- Original title: Сирена
- Country: Russia
- Language: Russian

Publication
- Published in: Peterburgskaya Gazeta
- Publisher: Adolf Marks, 1899-1901
- Publication date: 24 August 1887 (old style)

= The Siren (short story) =

"The Siren" (Сирена) is an 1887 short story by Anton Chekhov.

==Publication==
The story was first published in Peterburgskaya Gazetas No. 231, 24 August (old style) 1887 issue, in the Fleeting Notes (Летучие заметки) section. After drastic stylistic revision (which resulted in the omission of the large bulk of the secretary Zhilin's speech with the description of dishes) Chekhov included it into Volume 1 of his Collected Works published by Adolf Marks in 1899–1901.

==Background==
According to Alexander Lazarev-Gruzinsky, the story was written in Babkino in the course of one day.

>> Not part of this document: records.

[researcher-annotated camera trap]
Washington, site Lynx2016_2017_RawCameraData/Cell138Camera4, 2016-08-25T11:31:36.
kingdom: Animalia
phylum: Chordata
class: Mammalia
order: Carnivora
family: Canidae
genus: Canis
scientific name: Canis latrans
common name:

Mikhail Chekhov was sure it was the author's experience in Zvenigorod that inspired this story. "While in this town Chekhov regularly attended local government's assemblys and learned a lot about the life of the local clerks," he wrote in his 1923 memoirs.

==Plot==

A group of court officials are stuck in a court room long after the hearings had been closed, waiting for the Chairman to finish writing the account of his 'dissenting opinion'. It is long past dinner time, and they are all extremely hungry. The Court secretary Zhilin starts talking about food, then remembers how once a dream of 'piglet under horse-radish' had sent him into a fit of hysterics. The occasion, apparently repeats himself, for he embarks upon a heated monologue concerning the delights of eating (including some drinking, too), getting more and more passionate, unable to stop, driving everybody in the room mad. One after another, the men rush out, unable to resist the passions his speech had arisen in them. The hapless Chairman is the last to succumb to the temptation, his 'dissenting opinion' gone out of the window.